In a similar vein to development done locally, you might have some code to try available as a patch-file (perhaps, a part of someone's webrev or a similar way to publish the work's results). To give it a spin, you might just apply the patch to the source code replica:

### :; su - "$DEVUSER"
 
:; FEATURE="lxbrandz-patch"
:; TS_NOW="`date -u "+%Y%m%d%H%M%SZ"`"
:; zfs snapshot "$DEVROOTDS"/code/illumos-gate-golden@"$TS_NOW" && \
   zfs clone "$DEVROOTDS"/code/illumos-gate-golden@"$TS_NOW" "$DEVROOTDS"/code/illumos-gate-"$FEATURE" 
 
:; cd "$DEVHOME"/code/illumos-gate-"$FEATURE"
:; git remote rm origin
:; git remote add origin `pwd`/../illumos-gate-golden
 
### Apply the patch
:; gpatch -p1 < ../illumos-gate-lx24-lx26.patch
:; git commit -m 'Imported patch illumos-gate-lx24-lx26.patch'

Building a combined project

To automate building the illumos-gate with a merger of the current vanilla upstream, the additional patches that were received in one way or another, and perhaps your local development results, you might want to combine all these variations of the common codebase into one workspace (earlier we've defined the illumos-gate-build just for such a purpose – to be the only place where the compiled objects and binaries spawn en-masse). At least, this should be an easy job if the changes involve files and locations in them different enough not to conflict in the mechanics of the patch process as well as the source code logic.

For a simple case, just git remote add lxbrand ../illumos-gate-lxbrand or somesuch, for each cloned source code repository you are interested in, and the Update-pull.sh would take care of importing the changes for you.
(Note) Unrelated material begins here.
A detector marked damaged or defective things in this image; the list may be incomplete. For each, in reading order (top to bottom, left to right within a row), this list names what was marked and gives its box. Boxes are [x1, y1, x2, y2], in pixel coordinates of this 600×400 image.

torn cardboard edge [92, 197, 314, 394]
Then you'd just run nightly.sh (assuming the other setup needed How To Build illumos has been completed) and wait for results.
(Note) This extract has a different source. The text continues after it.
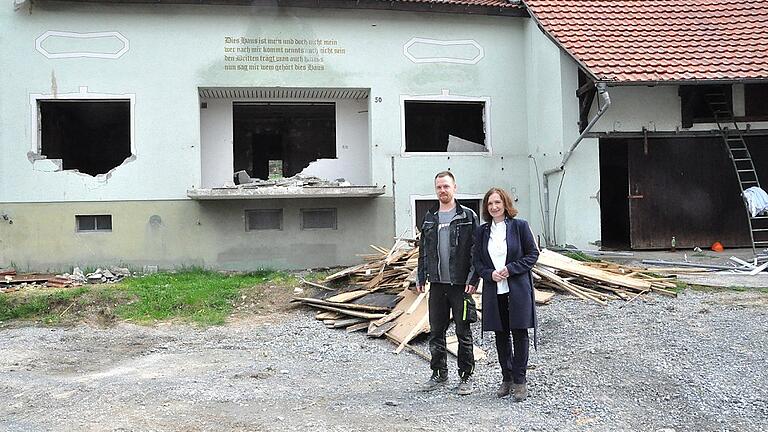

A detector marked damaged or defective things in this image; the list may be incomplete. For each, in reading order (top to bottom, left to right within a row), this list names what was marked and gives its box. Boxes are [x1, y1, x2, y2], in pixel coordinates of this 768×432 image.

Homework: expand the script to detect the head branch used by a particular local repo replica (if not master) and import that – because the local per-feature workspaces should really take advantage of the git branching capabilities (and not pretend to each be a master), so that overall development on each can be ultimately tracked by the same repository (laid out on the public "origin"). Also TODO: explain how this branching should properly be done with a snippet of code in this page. 
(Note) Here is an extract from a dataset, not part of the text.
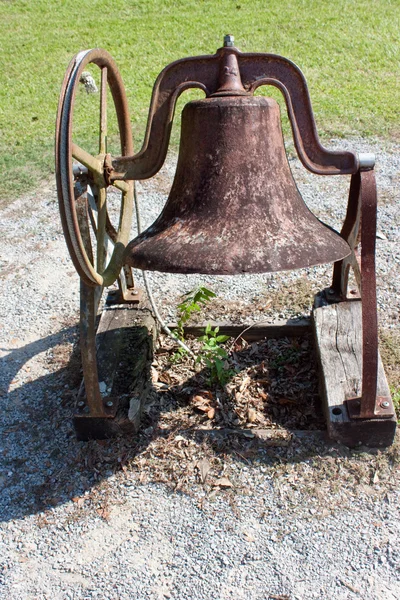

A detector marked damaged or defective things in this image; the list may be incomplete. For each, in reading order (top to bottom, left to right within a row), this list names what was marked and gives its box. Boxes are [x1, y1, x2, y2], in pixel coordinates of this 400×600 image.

rusty cast iron bell [122, 51, 350, 274]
Updating the developer's personal fork from upstream

Via GitHub Web-interface (for a few changesets) 

Go to your repo on the GitHub site and click the green icon near repo title (just above the file list), on the next page click the suggestion to rebase the comparison. This goes to a link like https://github.com/illumos/illumos-gate/compare/jimklimov:master...illumos:master (in this URL jimklimov is my login name – fix to yours accordingly) and compares my own origin repo to the central "vanilla" upstream. There is a button to Create a pull request (so my origin repo can pull from upstream), for cases where merges can be processed automatically (otherwise editing files on the workstation's local repo and pushing the changes to origin is needed). After creation of the pull request, I can click "Merge the request" and then "Confirm the merge" to complete and close this pull request.

Via command-line

To fetch many changesets at a time (i.e. if dozens of commits have happened since last sync), and/or to actually merge them where manual processing and human decisions are needed, I can go to my workstation to pull the changes from upstream, merge them with my current work if needed, and push them to my public origin, as detailed in numerous posts linked above.